## What to work on:
Recast the data below as a JSON array of strings, one string per line, omitting blank lines.
## begin Provided material
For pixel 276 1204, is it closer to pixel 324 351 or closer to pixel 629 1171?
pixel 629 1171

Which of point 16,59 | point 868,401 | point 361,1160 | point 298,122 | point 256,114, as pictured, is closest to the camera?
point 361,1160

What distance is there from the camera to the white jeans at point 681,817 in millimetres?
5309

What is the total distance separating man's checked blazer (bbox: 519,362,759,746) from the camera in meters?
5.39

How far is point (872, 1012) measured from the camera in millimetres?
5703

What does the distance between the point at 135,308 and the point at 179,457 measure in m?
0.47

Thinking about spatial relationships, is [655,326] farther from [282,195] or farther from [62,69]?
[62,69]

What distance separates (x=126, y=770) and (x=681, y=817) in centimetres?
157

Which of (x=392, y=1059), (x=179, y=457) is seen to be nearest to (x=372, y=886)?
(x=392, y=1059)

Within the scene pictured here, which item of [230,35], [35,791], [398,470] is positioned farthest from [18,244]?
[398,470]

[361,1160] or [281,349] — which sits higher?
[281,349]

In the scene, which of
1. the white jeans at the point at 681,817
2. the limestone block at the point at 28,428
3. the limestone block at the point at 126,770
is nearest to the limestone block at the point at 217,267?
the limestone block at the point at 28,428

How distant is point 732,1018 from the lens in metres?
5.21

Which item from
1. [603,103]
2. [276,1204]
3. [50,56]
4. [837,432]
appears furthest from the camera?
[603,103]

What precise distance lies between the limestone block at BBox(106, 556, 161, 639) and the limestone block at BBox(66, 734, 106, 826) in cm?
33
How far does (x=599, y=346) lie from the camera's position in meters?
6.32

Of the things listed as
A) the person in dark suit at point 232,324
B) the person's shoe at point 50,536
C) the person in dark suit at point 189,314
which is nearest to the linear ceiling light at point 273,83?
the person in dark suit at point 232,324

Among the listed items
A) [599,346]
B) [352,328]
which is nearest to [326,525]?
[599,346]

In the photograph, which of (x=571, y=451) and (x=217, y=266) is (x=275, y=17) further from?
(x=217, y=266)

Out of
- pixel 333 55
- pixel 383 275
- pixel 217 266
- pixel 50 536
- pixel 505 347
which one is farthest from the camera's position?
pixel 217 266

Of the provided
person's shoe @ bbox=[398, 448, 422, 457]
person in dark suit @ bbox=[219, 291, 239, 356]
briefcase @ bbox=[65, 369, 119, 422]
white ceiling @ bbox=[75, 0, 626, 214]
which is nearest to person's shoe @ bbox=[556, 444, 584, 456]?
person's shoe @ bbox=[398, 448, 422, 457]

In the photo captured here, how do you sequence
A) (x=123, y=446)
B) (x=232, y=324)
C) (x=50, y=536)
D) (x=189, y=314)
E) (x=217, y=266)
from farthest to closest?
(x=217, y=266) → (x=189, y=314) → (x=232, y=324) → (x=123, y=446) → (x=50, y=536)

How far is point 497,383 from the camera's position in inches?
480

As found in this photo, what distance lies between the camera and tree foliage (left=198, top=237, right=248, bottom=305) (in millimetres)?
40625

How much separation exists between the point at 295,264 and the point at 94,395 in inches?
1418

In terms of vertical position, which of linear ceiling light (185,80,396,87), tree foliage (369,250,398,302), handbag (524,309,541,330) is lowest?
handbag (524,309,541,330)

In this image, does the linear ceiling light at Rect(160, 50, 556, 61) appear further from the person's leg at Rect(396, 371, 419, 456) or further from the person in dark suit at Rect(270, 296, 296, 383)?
## end Provided material
## Result for this exercise:
[
  "For pixel 276 1204, is it closer to pixel 324 351 or closer to pixel 629 1171?",
  "pixel 629 1171",
  "Which of point 16,59 | point 868,401 | point 361,1160 | point 298,122 | point 256,114, as pictured, is closest to the camera?",
  "point 361,1160",
  "What distance is there from the camera to the white jeans at point 681,817 in millimetres?",
  "5309",
  "What is the total distance separating man's checked blazer (bbox: 519,362,759,746) from the camera in meters?",
  "5.39",
  "How far is point (872, 1012) measured from the camera in millimetres?",
  "5703",
  "What does the distance between the point at 135,308 and the point at 179,457 measure in m?",
  "0.47",
  "Thinking about spatial relationships, is [655,326] farther from [282,195] or farther from [62,69]?",
  "[62,69]",
  "What distance separates (x=126, y=770) and (x=681, y=817) in centimetres?",
  "157",
  "Which of (x=392, y=1059), (x=179, y=457) is seen to be nearest to (x=372, y=886)?",
  "(x=392, y=1059)",
  "Within the scene pictured here, which item of [230,35], [35,791], [398,470] is positioned farthest from [18,244]?",
  "[398,470]",
  "[361,1160] or [281,349] — which sits higher?",
  "[281,349]",
  "In the scene, which of",
  "1. the white jeans at the point at 681,817",
  "2. the limestone block at the point at 28,428",
  "3. the limestone block at the point at 126,770",
  "is nearest to the limestone block at the point at 217,267?",
  "the limestone block at the point at 28,428",
  "How distant is point 732,1018 from the lens in metres?",
  "5.21",
  "Which item from",
  "1. [603,103]",
  "2. [276,1204]",
  "3. [50,56]",
  "4. [837,432]",
  "appears furthest from the camera?",
  "[603,103]",
  "What precise distance lies between the limestone block at BBox(106, 556, 161, 639) and the limestone block at BBox(66, 734, 106, 826) in cm?",
  "33",
  "How far does (x=599, y=346) lie from the camera's position in meters?",
  "6.32",
  "Of the things listed as",
  "A) the person in dark suit at point 232,324",
  "B) the person's shoe at point 50,536",
  "C) the person in dark suit at point 189,314",
  "which is nearest to the linear ceiling light at point 273,83?",
  "the person in dark suit at point 232,324",
  "Among the listed items",
  "A) [599,346]",
  "B) [352,328]",
  "which is nearest to [326,525]?",
  "[599,346]",
  "In the photograph, which of (x=571, y=451) and (x=217, y=266) is (x=275, y=17) further from?",
  "(x=217, y=266)",
  "Out of",
  "- pixel 333 55",
  "- pixel 383 275",
  "- pixel 217 266",
  "- pixel 50 536",
  "- pixel 505 347",
  "which one is farthest from the camera's position?",
  "pixel 217 266",
  "Of the provided",
  "person's shoe @ bbox=[398, 448, 422, 457]",
  "person in dark suit @ bbox=[219, 291, 239, 356]",
  "briefcase @ bbox=[65, 369, 119, 422]",
  "white ceiling @ bbox=[75, 0, 626, 214]",
  "which is nearest to person's shoe @ bbox=[556, 444, 584, 456]?",
  "person's shoe @ bbox=[398, 448, 422, 457]",
  "In the photo captured here, how do you sequence",
  "A) (x=123, y=446)",
  "B) (x=232, y=324)",
  "C) (x=50, y=536)",
  "D) (x=189, y=314)",
  "E) (x=217, y=266)",
  "from farthest to closest?",
  "(x=217, y=266) → (x=189, y=314) → (x=232, y=324) → (x=123, y=446) → (x=50, y=536)",
  "How far is point 497,383 from the camera's position in inches?",
  "480",
  "As found in this photo, what distance lies between the camera and tree foliage (left=198, top=237, right=248, bottom=305) (in millimetres)?",
  "40625",
  "How much separation exists between the point at 295,264 and the point at 94,395 in inches?",
  "1418",
  "In terms of vertical position, which of linear ceiling light (185,80,396,87), tree foliage (369,250,398,302), handbag (524,309,541,330) is lowest?",
  "handbag (524,309,541,330)",
  "In this image, does the linear ceiling light at Rect(160, 50, 556, 61) appear further from the person's leg at Rect(396, 371, 419, 456) or further from the person in dark suit at Rect(270, 296, 296, 383)?"
]